The PI allocation algorithm aims to be unbiased, though it remains open to community suggestions. PI Index has two types of deposits:
* **Explicit Delegation**: Investors explicitly delegate their \$AO to PI and receive PI tokens in return.
* **Implicit Delegation**: Occurs by default for centralized entities like exchanges that hold AR tokens but do not distribute earned AO tokens to individual users unless explicitly opted out. Without opting out, the earned AO tokens are delegated to PI automatically.
```
┌────────────────── PI Token ──────────────────┐
│ 33.3 % AO │ 33.3 % AR │ 33.3 % Ecosystem bag │
└───────────┬───────────┴───────────┬──────────┘
│ │
Explicit AO → PI Implicit AO → PI (CEX) Rebalance ×
│ │
│ ▼
└────── Delegates PI (not AO) ──────►
to Projects
(weight ∝ community AO delegation)
```
**Capital Flow Illustration (ASCII Diagram):**
```
Investor → Deposits Assets or Holds AR
↓
Receives AO Yield
↓
Option to Delegate AO:
├─→ Retain AO
├─→ Delegate to Individual Projects (direct AO delegation)
├─→ Delegate to PI Index (receives PI tokens)
└─→ Delegate to AR (receives AR tokens)
PI Index → Delegates PI Tokens (equivalent AO value) → Selected Projects
```
**Note:** Projects receiving delegation from PI Index get PI tokens, aligning their incentives with the broader ecosystem rather than receiving direct AO tokens. THe $PI Token pricing is determined in $AO inside the PI index.
**Summary of Invariants:**
- Users can delegate to Projects, PI Index, AR, or retain AO.
- Delegation to PI Index provides PI tokens.
- When the PI Index delegates to projects, it provides PI tokens (priced equivalently to AO) rather than direct AO tokens, aligning incentives across the ecosystem.
- Delegation occurs once every 24 hours.
- PI tokens are not liquid (transferable) at this point in time.
**Key Questions for Future Development:**
What are the most catastrophic risk scenarios for the PI token, such as significant value loss in its backing? Can we simulate these scenarios and determine preventive strategies (e.g., allocation adjustments, risk management, and mitigation measures)?
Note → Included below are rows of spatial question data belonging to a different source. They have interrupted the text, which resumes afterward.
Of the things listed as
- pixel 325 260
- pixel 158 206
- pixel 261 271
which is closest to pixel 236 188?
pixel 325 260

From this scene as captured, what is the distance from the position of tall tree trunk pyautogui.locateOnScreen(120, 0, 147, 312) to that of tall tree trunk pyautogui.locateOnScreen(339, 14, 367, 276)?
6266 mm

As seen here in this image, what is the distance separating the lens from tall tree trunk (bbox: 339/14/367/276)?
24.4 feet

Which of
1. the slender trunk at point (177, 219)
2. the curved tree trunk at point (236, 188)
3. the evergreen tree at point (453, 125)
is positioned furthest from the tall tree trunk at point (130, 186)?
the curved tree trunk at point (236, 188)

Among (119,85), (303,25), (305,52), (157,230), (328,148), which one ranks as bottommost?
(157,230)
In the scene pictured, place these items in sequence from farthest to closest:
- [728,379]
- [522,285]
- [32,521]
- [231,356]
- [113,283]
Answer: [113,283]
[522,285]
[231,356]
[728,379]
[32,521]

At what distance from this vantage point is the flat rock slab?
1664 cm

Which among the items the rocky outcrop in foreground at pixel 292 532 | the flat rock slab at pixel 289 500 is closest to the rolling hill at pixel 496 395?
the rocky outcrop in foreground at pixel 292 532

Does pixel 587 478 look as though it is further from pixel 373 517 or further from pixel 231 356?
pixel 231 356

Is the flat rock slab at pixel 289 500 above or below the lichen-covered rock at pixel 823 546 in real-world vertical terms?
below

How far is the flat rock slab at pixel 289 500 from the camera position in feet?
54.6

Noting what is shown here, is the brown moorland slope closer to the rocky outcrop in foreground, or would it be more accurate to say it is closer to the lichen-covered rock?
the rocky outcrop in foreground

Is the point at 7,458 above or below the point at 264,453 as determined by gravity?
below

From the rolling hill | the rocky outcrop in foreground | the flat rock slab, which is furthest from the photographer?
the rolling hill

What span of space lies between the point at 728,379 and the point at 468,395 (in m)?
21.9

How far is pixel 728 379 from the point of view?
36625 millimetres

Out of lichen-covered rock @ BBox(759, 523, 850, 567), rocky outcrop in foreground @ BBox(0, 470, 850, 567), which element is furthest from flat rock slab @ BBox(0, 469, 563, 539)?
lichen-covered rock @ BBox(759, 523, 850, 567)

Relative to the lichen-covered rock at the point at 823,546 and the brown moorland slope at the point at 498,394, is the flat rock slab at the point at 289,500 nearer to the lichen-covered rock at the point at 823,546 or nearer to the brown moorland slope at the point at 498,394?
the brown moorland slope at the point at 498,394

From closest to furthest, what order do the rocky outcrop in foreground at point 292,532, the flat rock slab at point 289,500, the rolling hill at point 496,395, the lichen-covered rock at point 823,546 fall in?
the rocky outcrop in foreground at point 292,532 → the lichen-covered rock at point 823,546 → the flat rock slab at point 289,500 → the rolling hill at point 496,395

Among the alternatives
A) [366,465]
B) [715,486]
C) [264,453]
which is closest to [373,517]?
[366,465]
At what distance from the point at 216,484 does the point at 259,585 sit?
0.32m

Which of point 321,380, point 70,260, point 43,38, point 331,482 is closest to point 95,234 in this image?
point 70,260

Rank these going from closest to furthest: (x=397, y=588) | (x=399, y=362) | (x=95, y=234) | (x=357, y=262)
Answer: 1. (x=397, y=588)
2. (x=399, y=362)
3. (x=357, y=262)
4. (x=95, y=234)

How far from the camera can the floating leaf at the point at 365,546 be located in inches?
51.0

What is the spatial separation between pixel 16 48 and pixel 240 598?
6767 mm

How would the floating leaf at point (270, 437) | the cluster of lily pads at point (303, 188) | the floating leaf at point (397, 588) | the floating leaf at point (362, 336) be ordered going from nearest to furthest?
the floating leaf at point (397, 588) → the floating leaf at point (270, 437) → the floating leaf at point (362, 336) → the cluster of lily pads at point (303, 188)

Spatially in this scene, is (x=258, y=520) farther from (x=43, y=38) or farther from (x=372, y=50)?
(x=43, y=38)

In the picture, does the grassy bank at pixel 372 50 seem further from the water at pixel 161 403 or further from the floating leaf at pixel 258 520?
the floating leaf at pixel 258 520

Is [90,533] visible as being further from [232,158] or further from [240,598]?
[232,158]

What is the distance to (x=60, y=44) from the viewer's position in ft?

What portfolio allocation strategies can be implemented, particularly for investable assets that remain illiquid for certain periods? Should the PI Index continue to allocate funds to such illiquid tokens, or should they be excluded entirely? What risk implications does this carry?
What rebalancing strategies are viable for low-liquidity assets? Simulate scenarios, such as a 10-20-50-100% volatility in an asset's value, and analyze implications of various rebalancing timings and strategies, such as auctions, given the current constraints of liquidity and available on-chain financial instruments.